The rule requires that most new natural gas and coal-fired power plants built in the in future can emit no more than 1,100 pounds of carbon dioxide per megawatt hour of electricity generated, the same as California's standard. Coal plants typically emit about 1,800 pounds now.

However, since the proposal deals with only new power plants, it will have a limited effect on global emissions of heat-trapping pollution. A separate standard for the existing fleet of power plants, the largest source of carbon pollution, is due next summer from the Obama administration.

Despite some tweaks, the rule packs the same punch as one announced last year, which was widely criticized by industry and by Republicans as effectively banning any new coal-fired power plants.

That's because to meet the standard, new coal-fired power plants would need to install expensive technology to capture carbon dioxide and bury it underground. No coal-fired power plant has done that yet, in large part because of the cost.

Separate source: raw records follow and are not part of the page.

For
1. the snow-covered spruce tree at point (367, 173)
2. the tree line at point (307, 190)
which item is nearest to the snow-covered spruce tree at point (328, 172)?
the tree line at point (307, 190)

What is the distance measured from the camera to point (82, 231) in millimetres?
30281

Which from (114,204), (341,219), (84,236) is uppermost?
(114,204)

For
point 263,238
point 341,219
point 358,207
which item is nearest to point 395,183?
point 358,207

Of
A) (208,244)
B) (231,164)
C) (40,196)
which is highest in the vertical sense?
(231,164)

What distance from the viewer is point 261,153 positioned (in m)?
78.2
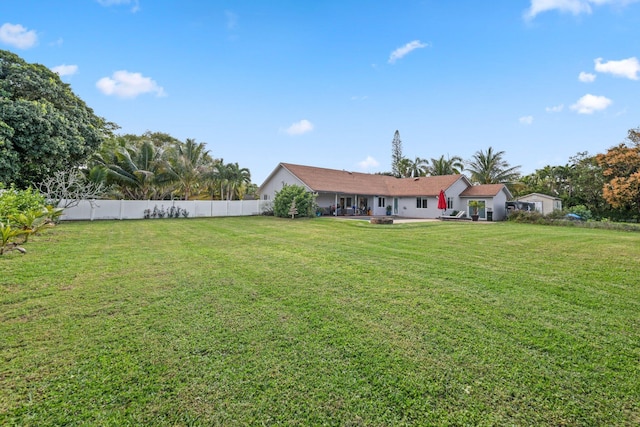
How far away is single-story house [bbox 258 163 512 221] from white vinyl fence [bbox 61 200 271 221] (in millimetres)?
3210

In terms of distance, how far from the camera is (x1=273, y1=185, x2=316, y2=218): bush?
20.6 m

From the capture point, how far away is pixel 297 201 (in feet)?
67.8

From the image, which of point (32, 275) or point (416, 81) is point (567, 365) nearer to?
point (32, 275)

Coal, which is already struggling to compete with cheap natural gas, accounts for 40 percent of U.S. electricity, a share that was already shrinking. And natural gas would need no additional pollution controls to comply.

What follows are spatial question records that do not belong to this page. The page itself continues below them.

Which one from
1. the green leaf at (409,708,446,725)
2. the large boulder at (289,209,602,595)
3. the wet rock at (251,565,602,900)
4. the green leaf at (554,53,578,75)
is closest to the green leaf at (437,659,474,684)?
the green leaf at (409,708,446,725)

"It is clear that the EPA is continuing to move forward with a strategy that will write off our huge, secure, affordable coal resources by essentially outlawing the construction of new coal plants," said Bruce Josten, the vice president for government affairs at the U.S. Chamber of Commerce.

Burning coal to generate electricity emits more smog-causing pollutants such as soot, more airborne mercury and more greenhouse gases than burning natural gas to generate electricity. Because of tougher environmental rules, and lower natural gas prices from a major national increase in fracking -- the practice of oil companies pumping water and chemicals underground to crack rock formations and release natural gas and oil -- utilities have increasingly been abandoning coal in favor of natural gas.

California has no large coal-fired power plants, a result of regulations passed decades ago to reduce smog. Some areas of Southern California, particularly through older contracts signed by the Los Angeles Department of Water and Power, continue to import electricity from coal-fired power plants in other states, including Arizona. But those cannot be easily renewed under California's recent greenhouse gas rules.

"The 2006 law was designed to stop the import of new coal-fired energy into California," said Stanley Young, a spokesman for the California Air Resources Board. "That's happened. It's against the law to sign long-term contracts."

California in recent years also has required all utilities to produce 33 percent of their electricity from renewable sources by 2020, has set strict new emissions rules to encourage more electric and hybrid cars, and has set up a mandatory "cap and trade" system in which factories, power plants and other large companies that emit greenhouse gases must buy and sell permits to pollute, with the goal of offering incentives for reducing pollution.